[ofw] port RDS to OFW - request for input...

Wed Jul 22 14:17:55 PDT 2009

Sean Hefty wrote:
> Can you explain how Oracle will interface to RDS?  Does it expect to use normal
> socket calls? 
RDS clients access access RDS via socket interfaces including using 
CMSGs to async initiate rdma ops, atomics,
and retrieve completion notifications.

>  Does it access it through an existing kernel driver? 
No.
>  If the
> interface were through a user space library, would that work?
>
>   
We've been talking about this... we have a few requirements.. wrt to the 
port..
ideally we would continue with our kernel mode RDS implementation..

1) The same RDS code base runs on multiple platforms today (3)
with two remaining ports in progress (Windows + one other). We
would like to retain as much of the common core RDS code as possible -
to gain interoperability (wire protocol) with RDS running on other 
platforms.. (a requirement)
while leveraging the extensive testing completed for common RDS code base.

● **Extracted entries**

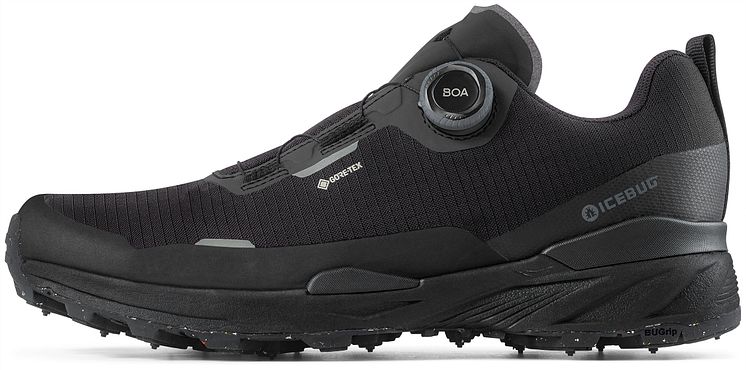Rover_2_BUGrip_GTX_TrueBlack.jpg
--
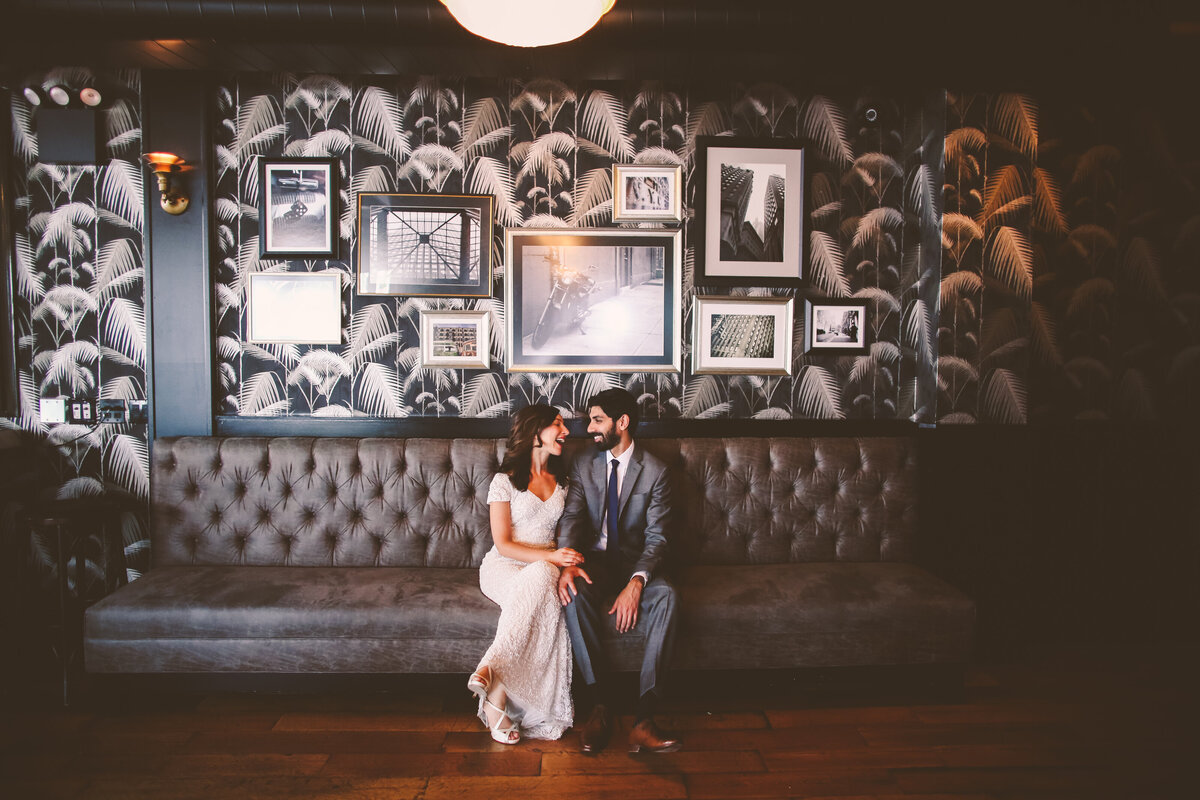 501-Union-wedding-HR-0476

● **To do**
a. Answer these questions about the RDS porting thread:
(i) According to the reply, what do RDS clients use CMSGs for?
(ii) On how many platforms does the same RDS code base run today?
(iii) Which of the two remaining ports in progress is named?
b. Rewrite the RDS porting thread from "Wed Jul 22 14:17:55" up to and including "existing kernel driver?", replacing "socket" with "network".

● **Outputs in order**
a.
(i) To asynchronously initiate RDMA operations and atomics, and to retrieve completion notifications.
(ii) Three.
(iii) Windows.

b.
Wed Jul 22 14:17:55 PDT 2009

Sean Hefty wrote:
> Can you explain how Oracle will interface to RDS?  Does it expect to use normal
> network calls? 
RDS clients access access RDS via network interfaces including using 
CMSGs to async initiate rdma ops, atomics,
and retrieve completion notifications.

>  Does it access it through an existing kernel driver?